On his part, Mustafa, J.A. said in part at page 67 paragraph B:
“The temporary injunction asked for by the applicant is extraneous to a stay of execution as it does not relate to what the High Court ordered to be done or not to be done and this court has no jurisdiction to entertain it”.
The Weco case has been followed by this Court even in judicial review proceedings. In Mombasa Seaport Duty Free Ltd vs. Kenya Ports Authority – Civil Application No. Nai. 242 of 2006 (unreported), the superior court upheld a preliminary objection to an application for judicial review and as a consequence struck out the judicial review application and discharged the order that the grant of leave do operate as a stay of decision to terminate a lease. The tenant (applicant) after filing a notice of appeal made an application in this Court under Rule 5 (2) (b) for orders, first, that the order dismissing the suit be stayed and second that an:
“(b) …… order of stay be issued to prohibit the respondent from terminating the applicant’s. lease …… forfeiting the applicant’s lease and or interfering in any manner with the applicants possession of the premises”.
This Court relying on Weco case dismissed the application saying in part:
“In this case, the superior court merely upheld the preliminary objection and as a consequence struck out the application for judicial review with costs. The order striking out the application is not capable of execution against the applicant. The applicant does not seek the stay of execution in respect of the order of costs.
Moreover, the order of stay sought in prayer (b) of the notice of motion is neither an order of stay of execution or stay of proceedings nor an order of injunction of the species envisaged by Rule 5 (2) (b). We believe we have no jurisdiction to grant such an order.
The orders sought do not relate to what the superior court decided and we are of the view that we have no jurisdiction to entertain the application”.
Again in Republic vs. Kenya Wildlife Services & 2 Others, Civil Application No. Nai. 12 of 2007 (unreported), the superior court granted an application for leave to apply for judicial review orders but adjourned and later dismissed the application for an order that the leave so granted do operate as stay of the signing or implementation of any contract of lease in dispute pending the hearing and determination of judicial review proceedings.

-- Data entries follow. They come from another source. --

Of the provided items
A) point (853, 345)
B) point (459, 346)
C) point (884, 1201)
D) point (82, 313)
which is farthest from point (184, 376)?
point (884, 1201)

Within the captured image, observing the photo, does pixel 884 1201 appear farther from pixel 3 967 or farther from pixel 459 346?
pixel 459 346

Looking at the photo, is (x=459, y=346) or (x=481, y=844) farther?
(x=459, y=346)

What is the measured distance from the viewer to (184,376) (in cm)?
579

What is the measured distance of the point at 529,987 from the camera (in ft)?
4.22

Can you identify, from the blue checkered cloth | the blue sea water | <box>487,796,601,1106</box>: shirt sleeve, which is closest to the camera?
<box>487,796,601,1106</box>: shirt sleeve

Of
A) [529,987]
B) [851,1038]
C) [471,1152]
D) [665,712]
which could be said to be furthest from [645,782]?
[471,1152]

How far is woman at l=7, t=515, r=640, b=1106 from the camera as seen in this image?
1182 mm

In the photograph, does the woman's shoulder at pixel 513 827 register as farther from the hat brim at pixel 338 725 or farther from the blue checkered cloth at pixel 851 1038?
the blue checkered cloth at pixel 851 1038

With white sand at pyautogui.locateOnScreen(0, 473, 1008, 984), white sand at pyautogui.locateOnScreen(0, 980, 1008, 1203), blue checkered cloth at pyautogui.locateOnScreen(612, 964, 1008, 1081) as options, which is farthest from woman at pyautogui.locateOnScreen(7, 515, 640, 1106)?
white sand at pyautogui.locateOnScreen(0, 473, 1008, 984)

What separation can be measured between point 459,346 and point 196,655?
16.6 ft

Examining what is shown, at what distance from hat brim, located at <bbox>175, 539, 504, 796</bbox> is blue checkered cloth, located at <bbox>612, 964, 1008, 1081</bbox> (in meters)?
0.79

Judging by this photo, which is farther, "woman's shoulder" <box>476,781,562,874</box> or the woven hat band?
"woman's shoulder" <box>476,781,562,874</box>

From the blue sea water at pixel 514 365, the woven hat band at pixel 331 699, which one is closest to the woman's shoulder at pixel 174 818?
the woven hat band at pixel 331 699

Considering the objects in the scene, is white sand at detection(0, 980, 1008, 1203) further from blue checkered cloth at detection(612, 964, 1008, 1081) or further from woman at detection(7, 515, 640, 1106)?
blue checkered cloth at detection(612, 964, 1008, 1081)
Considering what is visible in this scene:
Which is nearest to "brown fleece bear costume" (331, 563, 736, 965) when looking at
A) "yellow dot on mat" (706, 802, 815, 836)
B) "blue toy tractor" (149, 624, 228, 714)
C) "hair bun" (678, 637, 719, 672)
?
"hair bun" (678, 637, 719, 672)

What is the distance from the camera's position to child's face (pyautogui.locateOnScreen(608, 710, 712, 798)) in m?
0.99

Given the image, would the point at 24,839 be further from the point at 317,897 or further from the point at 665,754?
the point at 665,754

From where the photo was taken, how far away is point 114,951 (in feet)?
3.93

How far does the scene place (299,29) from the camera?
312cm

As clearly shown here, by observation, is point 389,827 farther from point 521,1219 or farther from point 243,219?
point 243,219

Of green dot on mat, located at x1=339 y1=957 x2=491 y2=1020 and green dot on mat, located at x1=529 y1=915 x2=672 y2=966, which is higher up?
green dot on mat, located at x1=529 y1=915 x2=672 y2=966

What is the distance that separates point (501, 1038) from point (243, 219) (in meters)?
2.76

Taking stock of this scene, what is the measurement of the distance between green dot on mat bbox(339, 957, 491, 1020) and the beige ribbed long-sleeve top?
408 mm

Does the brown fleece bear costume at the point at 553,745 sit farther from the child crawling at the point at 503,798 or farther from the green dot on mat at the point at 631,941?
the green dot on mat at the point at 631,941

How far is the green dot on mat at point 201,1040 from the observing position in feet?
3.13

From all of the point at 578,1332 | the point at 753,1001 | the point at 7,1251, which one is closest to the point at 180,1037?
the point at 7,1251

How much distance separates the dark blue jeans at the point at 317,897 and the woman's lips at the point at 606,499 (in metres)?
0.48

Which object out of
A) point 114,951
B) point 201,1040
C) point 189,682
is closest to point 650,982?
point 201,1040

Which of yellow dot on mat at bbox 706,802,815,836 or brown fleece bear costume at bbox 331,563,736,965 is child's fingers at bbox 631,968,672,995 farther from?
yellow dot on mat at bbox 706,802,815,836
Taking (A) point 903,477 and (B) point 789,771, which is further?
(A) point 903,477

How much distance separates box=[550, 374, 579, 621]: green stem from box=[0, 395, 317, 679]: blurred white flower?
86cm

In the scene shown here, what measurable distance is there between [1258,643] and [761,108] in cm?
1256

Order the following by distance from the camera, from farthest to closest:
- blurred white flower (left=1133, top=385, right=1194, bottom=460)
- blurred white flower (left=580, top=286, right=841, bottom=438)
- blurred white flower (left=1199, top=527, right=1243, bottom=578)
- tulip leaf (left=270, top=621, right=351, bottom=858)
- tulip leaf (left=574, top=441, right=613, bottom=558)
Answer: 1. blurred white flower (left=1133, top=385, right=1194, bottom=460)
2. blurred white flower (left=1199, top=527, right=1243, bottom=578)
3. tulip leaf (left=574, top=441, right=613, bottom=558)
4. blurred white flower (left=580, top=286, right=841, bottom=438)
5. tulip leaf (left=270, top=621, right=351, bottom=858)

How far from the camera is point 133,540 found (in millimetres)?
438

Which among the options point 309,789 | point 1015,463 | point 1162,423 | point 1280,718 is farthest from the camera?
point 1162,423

The aggrieved party, Tourism Promotions Services Ltd. filed a notice of appeal and application in this court under Rule 5 (2) (b) for an order of injunction to restrain Kenya Wildlife Services from signing any lease of the disputed property pending the determination of the intended appeal from the ruling of the superior court. This Court again relying on Weco case said in part:
“The superior court has not therefore ordered any of the parties to do anything or refrain from doing anything. There is therefore, no positive and enforceable order made by the superior court which can be the subject matter of the application for injunction or stay. Prima facie, the superior court has not ordered any party to sign the lease. The application for injunction or stay is apparently extraneous to the orders made by the superior court”.
Lastly, in David Thiongo t/a Welcome General Stores vs. Market Fancy Emporium – Civil Application No. Nai. 47 of 2007 (unreported) this Court in effect held that the jurisdiction conferred by Rule 5 (2) (b) can only relate to the decision of the superior court appealed from and dismissed an application to stay the decision of a subordinate court which was under appeal in the superior court and which was not, and, could not, be under an appeal in this Court.
In the instant case, the decision of the Minister for Finance to acquire and offer for sale 25% of shares of Safaricom which this Court is asked to stay was not made by the superior court. Rather, as Esther Jepkemoi Koimett discloses in the replying affidavit, it was a policy decision made by the Cabinet. Whilst, we appreciate that the decision was the subject matter of the application in the superior court, that the grant of leave do operate as stay and that the decision could have been the subject matter of the judicial review application had the superior court granted leave to the applicant to apply for judicial review, nevertheless, that decision was not made by the superior court and is not the subject matter of the intended appeal. Needless to say, the subject matter of the intended appeal is the decision of the superior court dated 3rd October, 2007 dismissing the application for leave to apply for judicial review orders and rejecting the application that the grant of leave do operate as stay of the decision. The applicant does not seek any of the three interim reliefs specified in Rule 5 (2) (b) – that is to say, stay of execution, injunction or stay of further proceedings in relation to the decision of the superior court. Indeed, the order sought is a general order which the superior court in exercise of its original jurisdiction can lawfully make after granting leave to apply for judicial review. However, Rule 5 (2) (b) does not confer on this Court jurisdiction to grant such a general order.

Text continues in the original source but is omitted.